WHAT YOU SHOULD DO:
In the Western Stars review, where does Springsteen perform in the new documentary?

READING TEXT:
Western Stars review – Springsteen's nuggets of cowboy wisdom

In a barn with his wife, an orchestra and a new set of cowboy-inflected songs, the Boss reflects magnetically on past demons and meditates on age

Even hardened Bruce Springsteen agnostics were converted after watching last year’s Netflix documentary of his Springsteen on Broadway show – a straight-up account of an acoustic set of greatest hits. You really would have to be clinically soul-dead not to be blown away by the intensity of his performance and the monologues about his childhood and early career, scripted with the storytelling power of Raymond Carver stories.

Now comes a new documentary with more of the same – this time Springsteen performing in a barn on his ranch in New Jersey, playing his latest album Western Stars.

There are added bells and whistles here: Springsteen accompanied by an orchestra, backing singers and his wife, Patti Scialfa, on guitar and vocals. So a little of the intimacy is gone, and I have to admit to not being 100% sold on the cowboy-inflected songs, which feature quite a bit of dime-store sentimentality. But Springsteen is undoubtedly magnetic, his voice a honeyed growl.

DATA EXCERPTS:

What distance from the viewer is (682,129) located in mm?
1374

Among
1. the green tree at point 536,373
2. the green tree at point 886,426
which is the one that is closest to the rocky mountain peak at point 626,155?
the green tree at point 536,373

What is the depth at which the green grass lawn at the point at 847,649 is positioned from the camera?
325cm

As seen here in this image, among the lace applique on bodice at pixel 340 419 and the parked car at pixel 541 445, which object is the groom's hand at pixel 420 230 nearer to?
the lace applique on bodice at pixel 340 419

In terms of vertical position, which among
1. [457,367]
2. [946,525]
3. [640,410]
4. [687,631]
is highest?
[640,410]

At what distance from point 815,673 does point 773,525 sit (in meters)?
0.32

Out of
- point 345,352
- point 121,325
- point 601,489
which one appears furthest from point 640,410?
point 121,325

OUTPUT OF THE TASK:
In a barn on his ranch in New Jersey.